Coodie expressed concern about his friend’s well-being throughout the first half of the film, and his qualms ended up being justified, as Kanye was candid during a Kids See Ghosts studio session about dealing with Percocet addiction and suicidal ideation, even while being on top of the entertainment world and starting a family. In the next scene, the two speak about where Kanye was mentally before his 2016 breakdown, with the star admitting, “I was confused, I didn’t know where I was going, [I] hit a breaking point,” but promising that he “came out of it thinking clearly.”

That claim becomes a point of contention in the final parts of the film, however. Elsewhere in their car conversation, Kanye proclaims, “I’m not gonna be completely happy and completely satisfied until the world is completely satisfied… because that’s the position that I’ve been put in.” Then he describes a utopia of a world with “no purposeful errors, no killing, no ill-will.” It represents the endgame goal of someone whose determination and self-admitted overconfidence has always spurred success. Satisfying the whole world is a noble goal—but also an impossible one.

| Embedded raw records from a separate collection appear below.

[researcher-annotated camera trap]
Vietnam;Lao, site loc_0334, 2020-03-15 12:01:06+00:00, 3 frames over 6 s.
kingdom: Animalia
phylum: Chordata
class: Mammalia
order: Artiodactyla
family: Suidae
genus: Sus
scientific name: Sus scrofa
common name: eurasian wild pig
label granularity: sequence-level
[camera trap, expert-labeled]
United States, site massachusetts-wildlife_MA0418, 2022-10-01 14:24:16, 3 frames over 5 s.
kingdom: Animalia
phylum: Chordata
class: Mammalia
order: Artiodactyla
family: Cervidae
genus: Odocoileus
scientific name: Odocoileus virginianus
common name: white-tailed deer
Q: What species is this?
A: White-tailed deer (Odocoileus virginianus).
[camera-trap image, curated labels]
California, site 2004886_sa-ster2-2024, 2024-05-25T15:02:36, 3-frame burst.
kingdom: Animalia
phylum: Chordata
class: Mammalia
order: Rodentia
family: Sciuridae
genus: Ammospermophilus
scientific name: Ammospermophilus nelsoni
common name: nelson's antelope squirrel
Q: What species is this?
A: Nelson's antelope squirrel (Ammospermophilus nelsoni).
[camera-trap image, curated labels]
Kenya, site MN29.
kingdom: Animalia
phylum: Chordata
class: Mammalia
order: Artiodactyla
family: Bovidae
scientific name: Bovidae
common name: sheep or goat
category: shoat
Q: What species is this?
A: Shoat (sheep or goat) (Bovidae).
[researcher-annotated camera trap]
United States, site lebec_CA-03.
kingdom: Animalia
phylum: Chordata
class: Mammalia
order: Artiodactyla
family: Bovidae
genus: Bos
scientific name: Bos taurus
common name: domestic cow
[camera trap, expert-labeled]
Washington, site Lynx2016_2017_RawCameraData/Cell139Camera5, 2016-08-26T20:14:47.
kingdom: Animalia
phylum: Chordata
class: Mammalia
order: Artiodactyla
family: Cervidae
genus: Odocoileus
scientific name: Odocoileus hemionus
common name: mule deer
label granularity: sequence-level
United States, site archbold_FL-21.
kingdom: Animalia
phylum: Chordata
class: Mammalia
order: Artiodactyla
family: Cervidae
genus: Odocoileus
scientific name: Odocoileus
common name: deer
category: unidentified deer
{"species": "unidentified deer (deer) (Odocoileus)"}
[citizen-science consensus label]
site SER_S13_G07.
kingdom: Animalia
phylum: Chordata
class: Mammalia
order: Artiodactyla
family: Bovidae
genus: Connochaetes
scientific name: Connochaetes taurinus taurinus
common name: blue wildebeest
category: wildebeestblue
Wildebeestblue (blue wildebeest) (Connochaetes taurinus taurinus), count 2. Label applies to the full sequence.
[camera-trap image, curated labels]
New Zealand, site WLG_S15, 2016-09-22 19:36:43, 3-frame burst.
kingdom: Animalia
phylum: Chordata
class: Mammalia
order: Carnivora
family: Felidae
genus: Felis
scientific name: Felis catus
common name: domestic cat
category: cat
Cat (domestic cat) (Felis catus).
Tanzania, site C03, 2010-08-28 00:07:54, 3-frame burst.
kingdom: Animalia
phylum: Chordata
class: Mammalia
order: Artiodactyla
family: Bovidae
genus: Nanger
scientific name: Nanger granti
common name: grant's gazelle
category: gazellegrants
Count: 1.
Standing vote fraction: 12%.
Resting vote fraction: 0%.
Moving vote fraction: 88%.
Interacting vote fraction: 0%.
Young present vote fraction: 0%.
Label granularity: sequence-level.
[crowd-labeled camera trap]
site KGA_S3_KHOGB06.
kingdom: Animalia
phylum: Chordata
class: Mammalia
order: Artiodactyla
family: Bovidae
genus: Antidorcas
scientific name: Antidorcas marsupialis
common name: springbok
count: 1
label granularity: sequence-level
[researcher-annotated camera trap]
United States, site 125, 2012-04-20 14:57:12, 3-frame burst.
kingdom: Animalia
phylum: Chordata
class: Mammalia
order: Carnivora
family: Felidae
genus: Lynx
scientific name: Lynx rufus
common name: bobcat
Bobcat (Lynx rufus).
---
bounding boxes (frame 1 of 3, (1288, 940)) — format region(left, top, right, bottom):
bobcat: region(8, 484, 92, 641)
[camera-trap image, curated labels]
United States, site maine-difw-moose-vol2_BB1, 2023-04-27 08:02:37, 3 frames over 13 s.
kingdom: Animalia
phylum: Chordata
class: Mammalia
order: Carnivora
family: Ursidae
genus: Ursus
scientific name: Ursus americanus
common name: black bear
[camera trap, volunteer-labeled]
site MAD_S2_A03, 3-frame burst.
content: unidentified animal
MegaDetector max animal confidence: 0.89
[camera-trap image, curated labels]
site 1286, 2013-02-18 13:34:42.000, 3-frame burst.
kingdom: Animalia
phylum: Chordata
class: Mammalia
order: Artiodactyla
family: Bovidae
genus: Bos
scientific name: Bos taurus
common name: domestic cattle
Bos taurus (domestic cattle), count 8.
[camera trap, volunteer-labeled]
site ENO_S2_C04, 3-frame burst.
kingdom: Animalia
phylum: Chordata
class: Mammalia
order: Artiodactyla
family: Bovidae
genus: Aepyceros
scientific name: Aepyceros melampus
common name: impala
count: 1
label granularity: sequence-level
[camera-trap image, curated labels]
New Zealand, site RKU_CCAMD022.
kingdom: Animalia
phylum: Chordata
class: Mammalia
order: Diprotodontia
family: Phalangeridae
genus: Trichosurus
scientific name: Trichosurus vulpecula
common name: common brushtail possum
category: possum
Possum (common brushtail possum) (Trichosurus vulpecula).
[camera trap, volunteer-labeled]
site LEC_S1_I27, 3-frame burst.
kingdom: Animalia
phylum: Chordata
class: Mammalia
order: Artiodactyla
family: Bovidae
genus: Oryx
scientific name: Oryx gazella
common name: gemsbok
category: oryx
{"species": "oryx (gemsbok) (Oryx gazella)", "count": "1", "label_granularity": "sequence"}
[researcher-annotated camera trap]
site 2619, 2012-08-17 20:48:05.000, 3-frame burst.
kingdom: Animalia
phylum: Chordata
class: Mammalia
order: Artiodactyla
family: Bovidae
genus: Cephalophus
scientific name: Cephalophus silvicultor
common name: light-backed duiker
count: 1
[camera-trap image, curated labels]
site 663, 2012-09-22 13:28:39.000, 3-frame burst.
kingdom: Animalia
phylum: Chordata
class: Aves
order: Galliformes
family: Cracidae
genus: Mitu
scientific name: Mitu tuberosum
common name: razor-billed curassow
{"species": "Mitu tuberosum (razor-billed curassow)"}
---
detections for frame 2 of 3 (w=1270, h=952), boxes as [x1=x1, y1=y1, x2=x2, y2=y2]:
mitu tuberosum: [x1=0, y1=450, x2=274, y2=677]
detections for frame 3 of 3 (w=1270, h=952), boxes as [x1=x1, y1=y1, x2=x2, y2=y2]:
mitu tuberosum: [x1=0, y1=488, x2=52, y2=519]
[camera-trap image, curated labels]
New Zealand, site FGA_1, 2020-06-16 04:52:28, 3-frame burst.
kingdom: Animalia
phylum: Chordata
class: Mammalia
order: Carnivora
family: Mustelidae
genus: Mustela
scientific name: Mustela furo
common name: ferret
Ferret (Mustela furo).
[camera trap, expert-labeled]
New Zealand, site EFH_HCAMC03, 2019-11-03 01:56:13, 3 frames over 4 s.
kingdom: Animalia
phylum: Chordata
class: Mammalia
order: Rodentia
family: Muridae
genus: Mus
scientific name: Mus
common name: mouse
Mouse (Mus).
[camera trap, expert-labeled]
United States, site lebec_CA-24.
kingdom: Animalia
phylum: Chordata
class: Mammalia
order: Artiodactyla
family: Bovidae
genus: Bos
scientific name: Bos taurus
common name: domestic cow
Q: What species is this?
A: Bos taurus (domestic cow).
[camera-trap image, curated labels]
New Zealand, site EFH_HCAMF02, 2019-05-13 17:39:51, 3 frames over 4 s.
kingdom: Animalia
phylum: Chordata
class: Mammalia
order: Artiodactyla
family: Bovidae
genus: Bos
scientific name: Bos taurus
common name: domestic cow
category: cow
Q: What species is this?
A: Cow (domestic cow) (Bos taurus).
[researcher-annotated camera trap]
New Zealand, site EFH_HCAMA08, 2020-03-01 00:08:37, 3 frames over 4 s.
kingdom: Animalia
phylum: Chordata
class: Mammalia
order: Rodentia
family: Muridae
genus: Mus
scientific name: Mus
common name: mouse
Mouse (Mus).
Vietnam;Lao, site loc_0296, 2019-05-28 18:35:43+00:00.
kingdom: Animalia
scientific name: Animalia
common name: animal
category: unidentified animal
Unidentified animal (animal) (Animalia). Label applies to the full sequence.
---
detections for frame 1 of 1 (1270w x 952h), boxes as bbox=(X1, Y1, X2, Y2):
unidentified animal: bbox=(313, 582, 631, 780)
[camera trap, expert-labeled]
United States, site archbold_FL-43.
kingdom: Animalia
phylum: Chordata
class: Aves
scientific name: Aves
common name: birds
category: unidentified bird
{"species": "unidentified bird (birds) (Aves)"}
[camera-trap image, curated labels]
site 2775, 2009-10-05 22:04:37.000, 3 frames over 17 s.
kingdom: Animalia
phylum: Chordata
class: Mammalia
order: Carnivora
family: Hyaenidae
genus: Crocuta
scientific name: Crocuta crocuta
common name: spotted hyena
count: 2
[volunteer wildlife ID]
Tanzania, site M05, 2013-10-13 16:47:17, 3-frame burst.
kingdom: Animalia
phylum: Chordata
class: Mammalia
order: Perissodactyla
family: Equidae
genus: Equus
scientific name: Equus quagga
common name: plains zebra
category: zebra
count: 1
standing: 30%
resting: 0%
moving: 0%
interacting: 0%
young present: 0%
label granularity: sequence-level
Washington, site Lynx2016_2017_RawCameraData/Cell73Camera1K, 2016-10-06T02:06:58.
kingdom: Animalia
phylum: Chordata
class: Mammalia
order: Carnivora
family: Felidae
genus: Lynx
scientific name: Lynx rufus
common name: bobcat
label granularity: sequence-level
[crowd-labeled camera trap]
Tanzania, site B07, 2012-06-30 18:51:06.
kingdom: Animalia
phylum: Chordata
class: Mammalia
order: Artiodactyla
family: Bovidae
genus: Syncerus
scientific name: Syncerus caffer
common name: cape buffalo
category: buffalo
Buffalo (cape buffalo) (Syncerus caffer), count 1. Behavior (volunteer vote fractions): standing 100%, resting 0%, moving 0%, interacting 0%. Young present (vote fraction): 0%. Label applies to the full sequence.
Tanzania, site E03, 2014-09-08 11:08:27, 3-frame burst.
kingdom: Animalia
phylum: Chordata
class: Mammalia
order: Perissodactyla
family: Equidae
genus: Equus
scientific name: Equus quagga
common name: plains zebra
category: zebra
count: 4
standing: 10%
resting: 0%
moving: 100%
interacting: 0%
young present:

He had somehow conflated his wealth and influence on pop culture as a sign that he could sway how people live as a whole, which is a statement on how much celebrity idolatry can mislead someone.


Genius is a gift. But Coodie and Chike demonstrate that in our current construct, genius is also a commodity which then becomes a burden.


The comment summates the internal discord of a man suffering from success. By the late 2010s, Kanye’s creativity helped him redefine the music world and make strides in the fashion world—and now, he surmises, the next practical step is re-creating the world itself. He had never accepted “no” before, and definitely wasn’t going to start at the height of his power, especially as he fought the stigma of being “written off” because of his mental illness, which he discusses in the film. 

The frustration Kanye feels on that hopeless mission to rewire the world, exacerbated by his mental health struggles, plunges the final chapter of Jeen-Yuhs into dark waters. In 2020, Coodie rejoins Kanye in the Dominican Republic. We see him on the phone, telling an assistant to go “full steam ahead” with running for President as if his candidacy was a mere errand instead of the all-consuming exploit it is for serious candidates. That round of filming began a little over a week after Kanye’s controversial interview with Forbes, where he called vaccines ”the mark of the beast” and shared odd presidential plans that indicated he may have been in the throes of a manic episode. 


Those worries make it to the screen in two scenes where Kanye goes off on veering tangents. In DR, he hijacks a conversation with his real estate partners to talk about being “locked up” and sent to a psychiatric facility because his “brain is too big for his skull.” And during a Wyoming studio session (days after his tearful Charleston campaign speech), he shifts an explanation about song lyrics into defending his abortion stance and admonishing the media. Both times, Coodie cut off his camera. An exploitative documentarian would have kept the film rolling, but Kanye’s old friend was as much protector as filmmaker during their 2010s moments. That in-and-out nature of filming hurts its authoritativeness, as we repeatedly see Kanye after a controversial moment, but not during.